• **WHAT NEEDS TO BE DONE**: Reproduce the data verbatim, starting at the line that contains "this 1024×549 image." and continuing through the last line of the data, with both of those lines included.

• **RAW RECORDS**:
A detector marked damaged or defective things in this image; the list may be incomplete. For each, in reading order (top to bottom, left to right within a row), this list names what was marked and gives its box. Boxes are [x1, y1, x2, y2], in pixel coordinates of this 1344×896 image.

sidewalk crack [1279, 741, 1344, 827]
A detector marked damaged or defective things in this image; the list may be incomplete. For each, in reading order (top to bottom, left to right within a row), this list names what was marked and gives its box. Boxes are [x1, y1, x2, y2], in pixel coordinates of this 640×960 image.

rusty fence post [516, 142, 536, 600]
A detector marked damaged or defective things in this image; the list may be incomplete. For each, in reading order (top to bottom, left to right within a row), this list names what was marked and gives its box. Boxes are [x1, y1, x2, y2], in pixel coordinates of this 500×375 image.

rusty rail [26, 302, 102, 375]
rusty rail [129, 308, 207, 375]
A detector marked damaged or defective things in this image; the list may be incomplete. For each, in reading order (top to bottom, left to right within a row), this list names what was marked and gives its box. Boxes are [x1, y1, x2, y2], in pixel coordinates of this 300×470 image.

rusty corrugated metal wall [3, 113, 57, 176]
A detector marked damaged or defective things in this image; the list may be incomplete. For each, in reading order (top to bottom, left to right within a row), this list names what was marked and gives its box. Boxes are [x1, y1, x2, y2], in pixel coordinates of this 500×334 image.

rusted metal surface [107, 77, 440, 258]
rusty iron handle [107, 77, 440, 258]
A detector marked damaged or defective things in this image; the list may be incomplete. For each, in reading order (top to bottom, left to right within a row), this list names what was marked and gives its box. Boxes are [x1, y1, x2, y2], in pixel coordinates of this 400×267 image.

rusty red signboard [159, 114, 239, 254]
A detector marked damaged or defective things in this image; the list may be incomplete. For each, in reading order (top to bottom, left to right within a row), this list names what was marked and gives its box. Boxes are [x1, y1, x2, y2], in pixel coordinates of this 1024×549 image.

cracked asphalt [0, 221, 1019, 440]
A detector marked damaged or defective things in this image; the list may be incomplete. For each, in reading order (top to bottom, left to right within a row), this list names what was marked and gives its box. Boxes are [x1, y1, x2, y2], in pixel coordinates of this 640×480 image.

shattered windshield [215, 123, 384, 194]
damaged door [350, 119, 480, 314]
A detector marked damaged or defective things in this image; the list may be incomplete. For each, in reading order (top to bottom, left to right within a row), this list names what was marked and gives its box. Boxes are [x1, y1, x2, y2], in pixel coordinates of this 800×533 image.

• **FULL RESPONSE**:
A detector marked damaged or defective things in this image; the list may be incomplete. For each, in reading order (top to bottom, left to right within a row), this list names what was marked and gives its box. Boxes are [x1, y1, x2, y2], in pixel coordinates of this 1024×549 image.

cracked asphalt [0, 221, 1019, 440]
A detector marked damaged or defective things in this image; the list may be incomplete. For each, in reading order (top to bottom, left to right within a row), this list names what was marked and gives its box. Boxes are [x1, y1, x2, y2], in pixel coordinates of this 640×480 image.

shattered windshield [215, 123, 384, 194]
damaged door [350, 119, 480, 314]
A detector marked damaged or defective things in this image; the list may be incomplete. For each, in reading order (top to bottom, left to right within a row), this list names what was marked and gives its box. Boxes are [x1, y1, x2, y2], in pixel coordinates of this 800×533 image.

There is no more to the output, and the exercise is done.